● **Task description**: Would you restate, exactly as they appear, the lines from the one containing "From the group" through the end of the data below?

************

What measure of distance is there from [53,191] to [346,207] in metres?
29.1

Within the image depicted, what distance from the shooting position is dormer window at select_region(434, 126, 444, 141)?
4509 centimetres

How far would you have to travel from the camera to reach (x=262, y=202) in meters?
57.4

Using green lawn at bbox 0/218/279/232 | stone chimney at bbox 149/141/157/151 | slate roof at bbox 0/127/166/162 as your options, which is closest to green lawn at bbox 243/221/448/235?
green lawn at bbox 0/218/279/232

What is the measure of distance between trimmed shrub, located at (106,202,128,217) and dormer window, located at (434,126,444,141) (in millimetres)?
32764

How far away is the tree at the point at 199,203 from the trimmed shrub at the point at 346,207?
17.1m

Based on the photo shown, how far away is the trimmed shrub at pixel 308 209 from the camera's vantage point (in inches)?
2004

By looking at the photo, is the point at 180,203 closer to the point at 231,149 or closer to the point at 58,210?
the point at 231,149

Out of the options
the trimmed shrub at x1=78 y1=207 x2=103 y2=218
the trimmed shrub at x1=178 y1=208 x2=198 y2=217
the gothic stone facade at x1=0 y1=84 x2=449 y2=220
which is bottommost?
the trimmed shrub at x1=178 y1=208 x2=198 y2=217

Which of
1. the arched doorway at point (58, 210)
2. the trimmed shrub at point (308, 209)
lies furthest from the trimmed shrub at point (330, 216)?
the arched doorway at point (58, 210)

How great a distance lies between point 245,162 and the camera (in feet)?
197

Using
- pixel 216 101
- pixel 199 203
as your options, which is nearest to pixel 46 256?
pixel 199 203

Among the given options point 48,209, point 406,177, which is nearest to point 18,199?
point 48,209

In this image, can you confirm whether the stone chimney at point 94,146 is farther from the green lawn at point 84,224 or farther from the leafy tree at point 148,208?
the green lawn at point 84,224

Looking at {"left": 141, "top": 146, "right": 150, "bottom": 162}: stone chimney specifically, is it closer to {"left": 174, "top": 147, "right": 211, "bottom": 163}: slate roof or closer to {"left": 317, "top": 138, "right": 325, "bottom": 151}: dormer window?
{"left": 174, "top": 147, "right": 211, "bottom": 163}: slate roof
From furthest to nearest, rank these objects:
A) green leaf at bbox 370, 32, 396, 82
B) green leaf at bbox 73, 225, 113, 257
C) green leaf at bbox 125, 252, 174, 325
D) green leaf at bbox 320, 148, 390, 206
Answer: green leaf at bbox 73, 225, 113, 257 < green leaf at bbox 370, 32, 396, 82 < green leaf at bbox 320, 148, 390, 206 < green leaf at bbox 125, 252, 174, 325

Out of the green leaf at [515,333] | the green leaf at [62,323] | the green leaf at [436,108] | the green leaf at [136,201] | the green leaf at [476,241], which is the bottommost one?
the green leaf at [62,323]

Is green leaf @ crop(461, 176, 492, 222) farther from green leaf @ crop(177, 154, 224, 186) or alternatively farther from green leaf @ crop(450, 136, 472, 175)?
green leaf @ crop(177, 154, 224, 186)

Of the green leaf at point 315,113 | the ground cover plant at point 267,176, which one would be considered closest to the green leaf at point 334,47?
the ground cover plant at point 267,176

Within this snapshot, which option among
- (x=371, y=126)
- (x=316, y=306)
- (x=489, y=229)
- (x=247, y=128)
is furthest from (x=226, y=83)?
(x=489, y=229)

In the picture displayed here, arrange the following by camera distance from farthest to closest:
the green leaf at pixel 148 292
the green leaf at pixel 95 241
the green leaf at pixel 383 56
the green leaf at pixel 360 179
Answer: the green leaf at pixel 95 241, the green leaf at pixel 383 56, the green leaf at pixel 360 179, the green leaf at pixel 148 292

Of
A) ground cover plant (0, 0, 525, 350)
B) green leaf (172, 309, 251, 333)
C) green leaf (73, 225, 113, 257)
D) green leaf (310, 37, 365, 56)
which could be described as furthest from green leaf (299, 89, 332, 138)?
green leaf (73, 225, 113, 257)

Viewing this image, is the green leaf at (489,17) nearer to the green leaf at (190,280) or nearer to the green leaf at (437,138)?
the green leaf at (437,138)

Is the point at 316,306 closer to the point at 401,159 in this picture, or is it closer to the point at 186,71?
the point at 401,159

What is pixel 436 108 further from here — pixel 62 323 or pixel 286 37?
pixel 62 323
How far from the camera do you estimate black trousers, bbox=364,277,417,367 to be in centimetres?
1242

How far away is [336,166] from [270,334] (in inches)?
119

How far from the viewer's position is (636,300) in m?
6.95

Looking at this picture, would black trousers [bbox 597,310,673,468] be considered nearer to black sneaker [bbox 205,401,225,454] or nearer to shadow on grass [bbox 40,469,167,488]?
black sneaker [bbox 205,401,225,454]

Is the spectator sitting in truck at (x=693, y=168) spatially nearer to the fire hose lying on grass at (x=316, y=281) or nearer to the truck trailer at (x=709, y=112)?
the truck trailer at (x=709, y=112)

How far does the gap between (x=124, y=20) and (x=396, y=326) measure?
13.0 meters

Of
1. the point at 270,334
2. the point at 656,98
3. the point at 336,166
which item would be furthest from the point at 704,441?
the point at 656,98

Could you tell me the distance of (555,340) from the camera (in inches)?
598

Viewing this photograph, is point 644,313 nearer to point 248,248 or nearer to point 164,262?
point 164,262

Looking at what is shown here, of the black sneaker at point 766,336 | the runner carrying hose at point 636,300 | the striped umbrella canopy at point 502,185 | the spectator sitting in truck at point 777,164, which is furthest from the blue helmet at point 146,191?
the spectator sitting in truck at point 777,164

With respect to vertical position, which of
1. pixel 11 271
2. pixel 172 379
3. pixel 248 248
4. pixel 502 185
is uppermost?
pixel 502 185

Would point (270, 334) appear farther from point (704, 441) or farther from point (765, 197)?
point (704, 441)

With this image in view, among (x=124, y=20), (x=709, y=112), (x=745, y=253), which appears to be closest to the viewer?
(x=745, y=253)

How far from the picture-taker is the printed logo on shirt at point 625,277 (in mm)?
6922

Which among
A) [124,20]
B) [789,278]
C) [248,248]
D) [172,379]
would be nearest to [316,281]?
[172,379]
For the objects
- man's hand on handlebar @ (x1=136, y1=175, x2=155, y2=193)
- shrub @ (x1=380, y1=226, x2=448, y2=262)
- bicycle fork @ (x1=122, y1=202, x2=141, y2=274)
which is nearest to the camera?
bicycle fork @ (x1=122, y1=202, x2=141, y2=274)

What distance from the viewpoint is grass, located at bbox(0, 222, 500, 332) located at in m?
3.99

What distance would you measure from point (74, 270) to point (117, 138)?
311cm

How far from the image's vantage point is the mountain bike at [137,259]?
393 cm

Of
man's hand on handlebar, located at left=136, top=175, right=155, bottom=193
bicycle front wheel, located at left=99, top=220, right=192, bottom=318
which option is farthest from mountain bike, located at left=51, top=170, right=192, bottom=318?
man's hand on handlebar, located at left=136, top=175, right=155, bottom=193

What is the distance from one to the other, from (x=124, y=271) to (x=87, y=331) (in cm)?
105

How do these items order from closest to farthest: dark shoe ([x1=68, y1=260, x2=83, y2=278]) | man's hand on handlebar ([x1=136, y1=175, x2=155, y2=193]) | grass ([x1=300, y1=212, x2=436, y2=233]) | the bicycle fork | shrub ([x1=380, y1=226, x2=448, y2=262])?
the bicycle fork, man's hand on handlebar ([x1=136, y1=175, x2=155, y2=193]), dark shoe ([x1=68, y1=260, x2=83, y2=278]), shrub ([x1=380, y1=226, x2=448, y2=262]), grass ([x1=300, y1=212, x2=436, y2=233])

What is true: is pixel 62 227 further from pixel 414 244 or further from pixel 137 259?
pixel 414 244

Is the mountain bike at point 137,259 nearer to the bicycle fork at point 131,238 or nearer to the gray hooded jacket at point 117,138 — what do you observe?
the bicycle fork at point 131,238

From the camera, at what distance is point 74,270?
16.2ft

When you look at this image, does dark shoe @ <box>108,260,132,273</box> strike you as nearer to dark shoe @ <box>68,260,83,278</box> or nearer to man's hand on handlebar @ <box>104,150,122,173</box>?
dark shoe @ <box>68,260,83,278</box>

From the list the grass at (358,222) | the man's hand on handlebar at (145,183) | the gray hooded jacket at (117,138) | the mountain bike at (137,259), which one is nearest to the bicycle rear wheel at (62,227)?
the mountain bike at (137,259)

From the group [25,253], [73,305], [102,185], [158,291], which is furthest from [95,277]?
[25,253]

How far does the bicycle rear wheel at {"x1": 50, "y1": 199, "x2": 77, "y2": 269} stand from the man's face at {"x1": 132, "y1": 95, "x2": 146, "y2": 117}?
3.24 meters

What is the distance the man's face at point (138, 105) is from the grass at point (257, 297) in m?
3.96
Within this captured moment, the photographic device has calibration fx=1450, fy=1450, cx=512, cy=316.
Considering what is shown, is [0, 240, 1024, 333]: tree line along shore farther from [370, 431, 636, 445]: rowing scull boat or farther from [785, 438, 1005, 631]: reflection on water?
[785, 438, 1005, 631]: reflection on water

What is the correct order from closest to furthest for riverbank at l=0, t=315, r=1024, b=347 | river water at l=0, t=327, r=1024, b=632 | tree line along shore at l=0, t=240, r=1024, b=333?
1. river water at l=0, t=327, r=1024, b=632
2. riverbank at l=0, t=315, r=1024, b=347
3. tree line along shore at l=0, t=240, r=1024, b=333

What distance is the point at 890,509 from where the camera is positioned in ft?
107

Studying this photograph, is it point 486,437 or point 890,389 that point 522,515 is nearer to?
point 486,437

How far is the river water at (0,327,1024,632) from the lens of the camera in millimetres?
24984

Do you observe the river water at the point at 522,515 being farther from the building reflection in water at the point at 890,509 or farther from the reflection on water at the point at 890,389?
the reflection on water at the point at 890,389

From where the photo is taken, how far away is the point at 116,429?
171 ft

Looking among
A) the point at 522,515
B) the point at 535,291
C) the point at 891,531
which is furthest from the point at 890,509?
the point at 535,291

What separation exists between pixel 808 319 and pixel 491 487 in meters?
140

************

● **Expected output**:
From the group [25,253], [73,305], [102,185], [158,291], which is furthest from [95,277]?
[25,253]

How far does the bicycle rear wheel at {"x1": 50, "y1": 199, "x2": 77, "y2": 269} stand from the man's face at {"x1": 132, "y1": 95, "x2": 146, "y2": 117}?
3.24 meters

What is the distance the man's face at point (138, 105) is from the grass at point (257, 297) in m?
3.96
Within this captured moment, the photographic device has calibration fx=1450, fy=1450, cx=512, cy=316.
Considering what is shown, is [0, 240, 1024, 333]: tree line along shore farther from [370, 431, 636, 445]: rowing scull boat or farther from [785, 438, 1005, 631]: reflection on water?
[785, 438, 1005, 631]: reflection on water

What is the correct order from closest to furthest for riverbank at l=0, t=315, r=1024, b=347 | river water at l=0, t=327, r=1024, b=632 | tree line along shore at l=0, t=240, r=1024, b=333?
1. river water at l=0, t=327, r=1024, b=632
2. riverbank at l=0, t=315, r=1024, b=347
3. tree line along shore at l=0, t=240, r=1024, b=333

What distance is the point at 890,509 from where the camera is positioned in ft?
107

Studying this photograph, is it point 486,437 or point 890,389 that point 522,515 is nearer to?
point 486,437

How far is the river water at (0,327,1024,632) from the lens of the camera in millimetres?
24984

Do you observe the river water at the point at 522,515 being farther from the building reflection in water at the point at 890,509 or farther from the reflection on water at the point at 890,389?
the reflection on water at the point at 890,389

From where the photo is taken, how far away is the point at 116,429?
171 ft

Looking among
A) the point at 522,515
B) the point at 535,291
C) the point at 891,531
which is furthest from the point at 890,509?
the point at 535,291

What separation exists between pixel 808 319 and pixel 491 487 in meters?
140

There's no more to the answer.